Task brief
Give back only the lines from the one with "How large a" through the last line of the data, exactly as they appear.
--- START OF Records to process ---
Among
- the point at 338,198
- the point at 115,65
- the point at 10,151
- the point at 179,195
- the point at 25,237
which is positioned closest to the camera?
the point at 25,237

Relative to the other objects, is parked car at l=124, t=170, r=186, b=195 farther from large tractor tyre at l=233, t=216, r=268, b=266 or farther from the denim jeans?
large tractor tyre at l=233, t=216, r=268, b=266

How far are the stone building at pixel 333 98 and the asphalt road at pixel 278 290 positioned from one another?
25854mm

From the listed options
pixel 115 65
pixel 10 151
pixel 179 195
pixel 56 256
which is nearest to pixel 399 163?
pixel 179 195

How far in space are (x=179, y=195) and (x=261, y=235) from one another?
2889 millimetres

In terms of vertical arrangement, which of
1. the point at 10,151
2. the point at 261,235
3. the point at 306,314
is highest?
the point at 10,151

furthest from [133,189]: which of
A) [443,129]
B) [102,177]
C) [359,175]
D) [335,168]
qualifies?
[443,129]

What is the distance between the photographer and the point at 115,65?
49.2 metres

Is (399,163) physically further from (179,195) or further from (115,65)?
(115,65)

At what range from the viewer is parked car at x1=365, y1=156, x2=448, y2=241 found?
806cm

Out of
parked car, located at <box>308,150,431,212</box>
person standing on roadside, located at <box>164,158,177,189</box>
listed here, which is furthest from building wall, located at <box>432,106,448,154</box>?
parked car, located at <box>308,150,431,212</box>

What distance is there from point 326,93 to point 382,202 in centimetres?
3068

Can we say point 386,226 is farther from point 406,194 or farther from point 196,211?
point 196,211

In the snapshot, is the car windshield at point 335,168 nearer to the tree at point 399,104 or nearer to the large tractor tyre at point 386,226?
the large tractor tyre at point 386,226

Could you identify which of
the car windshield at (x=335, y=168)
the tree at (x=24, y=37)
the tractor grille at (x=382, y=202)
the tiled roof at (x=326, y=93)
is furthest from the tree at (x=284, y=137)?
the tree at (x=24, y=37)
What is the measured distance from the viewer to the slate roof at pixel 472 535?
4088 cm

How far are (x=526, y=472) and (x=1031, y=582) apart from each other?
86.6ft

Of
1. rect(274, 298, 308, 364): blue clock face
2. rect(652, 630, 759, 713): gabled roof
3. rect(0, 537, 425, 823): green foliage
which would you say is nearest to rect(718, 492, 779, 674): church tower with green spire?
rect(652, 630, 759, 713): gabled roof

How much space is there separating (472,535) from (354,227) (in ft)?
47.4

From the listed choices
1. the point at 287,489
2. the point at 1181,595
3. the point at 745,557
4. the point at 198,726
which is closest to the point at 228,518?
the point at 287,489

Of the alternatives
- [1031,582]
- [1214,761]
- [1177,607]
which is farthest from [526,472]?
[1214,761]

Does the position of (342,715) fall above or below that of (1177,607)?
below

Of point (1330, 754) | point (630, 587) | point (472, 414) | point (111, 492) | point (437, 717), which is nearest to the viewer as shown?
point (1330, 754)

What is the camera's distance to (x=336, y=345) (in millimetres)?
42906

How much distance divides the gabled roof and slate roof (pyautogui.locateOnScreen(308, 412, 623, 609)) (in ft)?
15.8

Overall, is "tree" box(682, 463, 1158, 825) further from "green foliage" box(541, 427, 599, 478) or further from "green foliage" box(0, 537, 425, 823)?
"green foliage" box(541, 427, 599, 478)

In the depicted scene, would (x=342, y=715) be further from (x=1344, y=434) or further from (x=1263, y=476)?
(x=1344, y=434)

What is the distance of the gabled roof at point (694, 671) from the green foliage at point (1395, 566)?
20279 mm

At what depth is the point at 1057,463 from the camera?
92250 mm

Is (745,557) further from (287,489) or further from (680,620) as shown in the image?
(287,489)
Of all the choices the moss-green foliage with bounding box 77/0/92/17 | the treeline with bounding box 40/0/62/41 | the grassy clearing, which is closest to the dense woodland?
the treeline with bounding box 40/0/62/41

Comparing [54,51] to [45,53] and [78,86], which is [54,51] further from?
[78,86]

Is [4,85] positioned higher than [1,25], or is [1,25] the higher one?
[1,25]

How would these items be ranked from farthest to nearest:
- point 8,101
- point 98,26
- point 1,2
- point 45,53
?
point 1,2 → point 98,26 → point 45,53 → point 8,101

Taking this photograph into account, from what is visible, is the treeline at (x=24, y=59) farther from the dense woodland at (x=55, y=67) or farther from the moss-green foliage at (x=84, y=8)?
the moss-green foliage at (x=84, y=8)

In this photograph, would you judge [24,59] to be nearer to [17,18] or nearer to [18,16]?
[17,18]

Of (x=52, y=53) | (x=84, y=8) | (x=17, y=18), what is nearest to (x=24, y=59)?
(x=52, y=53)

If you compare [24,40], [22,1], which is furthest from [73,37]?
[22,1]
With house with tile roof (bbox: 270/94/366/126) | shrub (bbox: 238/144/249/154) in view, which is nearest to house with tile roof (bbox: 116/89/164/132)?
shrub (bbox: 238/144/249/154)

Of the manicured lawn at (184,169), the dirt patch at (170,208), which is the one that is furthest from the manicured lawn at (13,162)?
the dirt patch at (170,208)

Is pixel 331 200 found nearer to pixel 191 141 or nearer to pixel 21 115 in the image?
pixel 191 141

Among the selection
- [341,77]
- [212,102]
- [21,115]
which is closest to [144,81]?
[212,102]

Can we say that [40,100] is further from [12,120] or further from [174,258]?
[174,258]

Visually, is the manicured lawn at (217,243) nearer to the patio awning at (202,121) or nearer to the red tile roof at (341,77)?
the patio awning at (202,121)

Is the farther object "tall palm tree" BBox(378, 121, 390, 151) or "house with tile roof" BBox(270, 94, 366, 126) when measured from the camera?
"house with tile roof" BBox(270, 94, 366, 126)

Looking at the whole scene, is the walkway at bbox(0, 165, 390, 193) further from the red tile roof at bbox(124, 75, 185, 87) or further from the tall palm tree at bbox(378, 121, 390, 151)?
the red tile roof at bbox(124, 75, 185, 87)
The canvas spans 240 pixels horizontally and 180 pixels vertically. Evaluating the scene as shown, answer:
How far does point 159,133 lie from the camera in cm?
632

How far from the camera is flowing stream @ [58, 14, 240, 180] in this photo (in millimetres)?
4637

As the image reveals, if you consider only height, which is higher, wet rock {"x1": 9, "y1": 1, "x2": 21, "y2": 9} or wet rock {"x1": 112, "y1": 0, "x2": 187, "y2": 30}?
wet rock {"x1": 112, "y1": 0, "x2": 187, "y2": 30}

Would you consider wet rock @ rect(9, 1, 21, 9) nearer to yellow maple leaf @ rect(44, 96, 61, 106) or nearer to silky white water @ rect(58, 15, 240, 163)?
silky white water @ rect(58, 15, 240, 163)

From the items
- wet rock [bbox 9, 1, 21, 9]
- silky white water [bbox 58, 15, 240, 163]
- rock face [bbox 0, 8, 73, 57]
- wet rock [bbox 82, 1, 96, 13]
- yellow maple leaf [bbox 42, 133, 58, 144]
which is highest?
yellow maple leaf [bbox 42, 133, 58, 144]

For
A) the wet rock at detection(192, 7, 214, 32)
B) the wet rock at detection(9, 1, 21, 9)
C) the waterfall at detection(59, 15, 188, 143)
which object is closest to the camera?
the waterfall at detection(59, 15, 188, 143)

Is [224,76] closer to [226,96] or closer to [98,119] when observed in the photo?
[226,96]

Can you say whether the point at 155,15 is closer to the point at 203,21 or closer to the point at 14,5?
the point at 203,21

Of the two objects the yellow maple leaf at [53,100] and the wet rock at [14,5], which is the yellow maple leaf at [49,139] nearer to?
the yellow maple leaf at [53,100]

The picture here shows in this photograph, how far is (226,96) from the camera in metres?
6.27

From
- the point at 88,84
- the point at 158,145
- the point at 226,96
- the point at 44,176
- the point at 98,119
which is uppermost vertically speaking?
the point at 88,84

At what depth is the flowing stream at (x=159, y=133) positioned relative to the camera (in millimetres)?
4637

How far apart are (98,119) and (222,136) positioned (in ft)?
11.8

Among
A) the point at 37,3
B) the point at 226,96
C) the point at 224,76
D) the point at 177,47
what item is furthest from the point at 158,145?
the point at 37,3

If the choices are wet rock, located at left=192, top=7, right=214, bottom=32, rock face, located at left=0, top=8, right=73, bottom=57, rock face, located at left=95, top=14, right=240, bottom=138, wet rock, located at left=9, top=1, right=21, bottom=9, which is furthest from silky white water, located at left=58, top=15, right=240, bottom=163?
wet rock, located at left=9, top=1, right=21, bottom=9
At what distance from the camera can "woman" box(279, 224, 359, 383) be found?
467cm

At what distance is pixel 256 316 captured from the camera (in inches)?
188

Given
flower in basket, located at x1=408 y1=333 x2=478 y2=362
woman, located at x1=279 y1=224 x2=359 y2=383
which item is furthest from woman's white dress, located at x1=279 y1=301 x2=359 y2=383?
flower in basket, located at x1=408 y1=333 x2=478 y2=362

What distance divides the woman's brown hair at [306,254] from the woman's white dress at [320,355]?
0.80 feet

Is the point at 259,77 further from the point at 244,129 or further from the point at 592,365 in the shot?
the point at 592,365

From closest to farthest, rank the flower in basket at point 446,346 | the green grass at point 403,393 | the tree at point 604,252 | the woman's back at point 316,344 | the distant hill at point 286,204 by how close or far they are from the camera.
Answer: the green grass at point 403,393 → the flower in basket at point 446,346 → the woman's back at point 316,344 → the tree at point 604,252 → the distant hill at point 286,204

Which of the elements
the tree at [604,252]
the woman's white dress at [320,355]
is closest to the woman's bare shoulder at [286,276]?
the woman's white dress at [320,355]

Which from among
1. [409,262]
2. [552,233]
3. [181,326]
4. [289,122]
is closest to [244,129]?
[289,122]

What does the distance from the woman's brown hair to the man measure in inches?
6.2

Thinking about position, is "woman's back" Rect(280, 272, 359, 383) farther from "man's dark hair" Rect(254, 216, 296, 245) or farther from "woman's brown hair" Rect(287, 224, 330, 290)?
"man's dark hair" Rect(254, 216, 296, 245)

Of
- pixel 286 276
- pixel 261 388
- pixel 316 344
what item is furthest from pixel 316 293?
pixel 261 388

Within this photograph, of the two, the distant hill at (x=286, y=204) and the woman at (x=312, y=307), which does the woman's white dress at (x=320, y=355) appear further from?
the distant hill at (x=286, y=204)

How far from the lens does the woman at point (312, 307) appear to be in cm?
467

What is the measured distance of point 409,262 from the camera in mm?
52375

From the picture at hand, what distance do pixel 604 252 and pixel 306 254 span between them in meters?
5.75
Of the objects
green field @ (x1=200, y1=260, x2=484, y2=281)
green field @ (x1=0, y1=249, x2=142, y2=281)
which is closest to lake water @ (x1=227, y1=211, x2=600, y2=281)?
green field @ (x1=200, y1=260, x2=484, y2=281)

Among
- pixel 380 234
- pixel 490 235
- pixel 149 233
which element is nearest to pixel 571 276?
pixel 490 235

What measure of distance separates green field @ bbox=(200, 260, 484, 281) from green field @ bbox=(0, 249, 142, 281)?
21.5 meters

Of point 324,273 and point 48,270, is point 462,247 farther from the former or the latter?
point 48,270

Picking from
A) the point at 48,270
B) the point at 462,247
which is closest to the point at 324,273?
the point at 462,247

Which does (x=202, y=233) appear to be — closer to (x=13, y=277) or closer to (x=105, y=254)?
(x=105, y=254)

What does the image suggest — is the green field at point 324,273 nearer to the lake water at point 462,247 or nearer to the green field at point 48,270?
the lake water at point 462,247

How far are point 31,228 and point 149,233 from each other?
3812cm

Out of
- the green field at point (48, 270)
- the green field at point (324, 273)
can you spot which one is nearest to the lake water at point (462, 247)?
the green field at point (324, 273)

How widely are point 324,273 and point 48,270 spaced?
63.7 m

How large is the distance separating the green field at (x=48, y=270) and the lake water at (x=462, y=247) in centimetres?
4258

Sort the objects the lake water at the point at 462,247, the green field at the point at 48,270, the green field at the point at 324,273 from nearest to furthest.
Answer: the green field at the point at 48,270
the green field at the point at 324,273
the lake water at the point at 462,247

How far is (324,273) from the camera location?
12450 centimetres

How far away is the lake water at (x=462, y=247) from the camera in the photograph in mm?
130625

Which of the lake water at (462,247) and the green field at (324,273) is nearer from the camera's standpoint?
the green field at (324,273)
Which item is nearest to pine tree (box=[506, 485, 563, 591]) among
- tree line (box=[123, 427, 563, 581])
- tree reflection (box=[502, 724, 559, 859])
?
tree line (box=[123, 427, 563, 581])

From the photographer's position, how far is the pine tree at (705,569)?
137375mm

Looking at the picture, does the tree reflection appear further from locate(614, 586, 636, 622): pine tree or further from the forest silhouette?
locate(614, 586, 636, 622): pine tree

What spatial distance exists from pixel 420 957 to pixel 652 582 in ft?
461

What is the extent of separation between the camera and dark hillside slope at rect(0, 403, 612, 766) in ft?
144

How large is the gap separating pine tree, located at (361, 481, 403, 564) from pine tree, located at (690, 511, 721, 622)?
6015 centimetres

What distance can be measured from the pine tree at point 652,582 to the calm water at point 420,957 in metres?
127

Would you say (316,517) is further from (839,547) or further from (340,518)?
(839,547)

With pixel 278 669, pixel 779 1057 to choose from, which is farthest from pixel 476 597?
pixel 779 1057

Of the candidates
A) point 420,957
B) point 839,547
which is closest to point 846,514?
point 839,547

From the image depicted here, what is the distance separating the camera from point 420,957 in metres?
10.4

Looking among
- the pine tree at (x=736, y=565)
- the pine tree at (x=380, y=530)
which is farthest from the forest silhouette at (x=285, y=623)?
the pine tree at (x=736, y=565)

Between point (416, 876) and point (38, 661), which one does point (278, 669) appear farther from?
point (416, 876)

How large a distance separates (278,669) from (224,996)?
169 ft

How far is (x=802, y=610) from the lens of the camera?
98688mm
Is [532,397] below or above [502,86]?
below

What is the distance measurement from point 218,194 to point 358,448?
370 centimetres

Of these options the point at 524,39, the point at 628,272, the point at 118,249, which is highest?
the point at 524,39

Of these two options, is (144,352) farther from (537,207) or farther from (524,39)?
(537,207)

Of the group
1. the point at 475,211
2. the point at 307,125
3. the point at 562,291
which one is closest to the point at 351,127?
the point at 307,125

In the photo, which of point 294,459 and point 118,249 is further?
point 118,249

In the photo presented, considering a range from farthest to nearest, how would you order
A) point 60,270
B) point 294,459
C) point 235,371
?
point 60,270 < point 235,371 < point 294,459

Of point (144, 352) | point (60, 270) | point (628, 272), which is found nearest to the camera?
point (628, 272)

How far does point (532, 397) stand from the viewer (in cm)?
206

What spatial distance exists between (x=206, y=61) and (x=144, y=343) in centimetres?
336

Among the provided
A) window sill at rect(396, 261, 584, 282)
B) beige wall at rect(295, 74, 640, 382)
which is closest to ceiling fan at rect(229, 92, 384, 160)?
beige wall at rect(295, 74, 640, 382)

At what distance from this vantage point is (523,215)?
--- END OF Records to process ---
Correct response
How large a distance separates (278,669) from (224,996)?
169 ft

How far is (x=802, y=610) from the lens of the camera?
98688mm
Is [532,397] below or above [502,86]?
below

What is the distance measurement from point 218,194 to point 358,448?
370 centimetres

Of these options the point at 524,39, the point at 628,272, the point at 118,249, which is highest?
the point at 524,39

Of these two options, is (144,352) farther from (537,207) or farther from (524,39)?
(537,207)

Of the group
1. the point at 475,211
2. the point at 307,125
3. the point at 562,291
which one is closest to the point at 351,127?
the point at 307,125

In the photo, which of point 294,459 and point 118,249 is further?
point 118,249

In the photo presented, considering a range from farthest to nearest, how would you order
A) point 60,270
B) point 294,459
C) point 235,371
?
point 60,270 < point 235,371 < point 294,459

Of point (144, 352) | point (60, 270) | point (628, 272), which is found nearest to the camera?
point (628, 272)

How far does point (532, 397) stand from the viewer (in cm)?
206

What spatial distance exists between (x=206, y=61) and (x=144, y=343) in centimetres?
336

Among the provided
A) window sill at rect(396, 261, 584, 282)
B) beige wall at rect(295, 74, 640, 382)
which is closest to ceiling fan at rect(229, 92, 384, 160)?
beige wall at rect(295, 74, 640, 382)

At what distance from this vantage point is (523,215)?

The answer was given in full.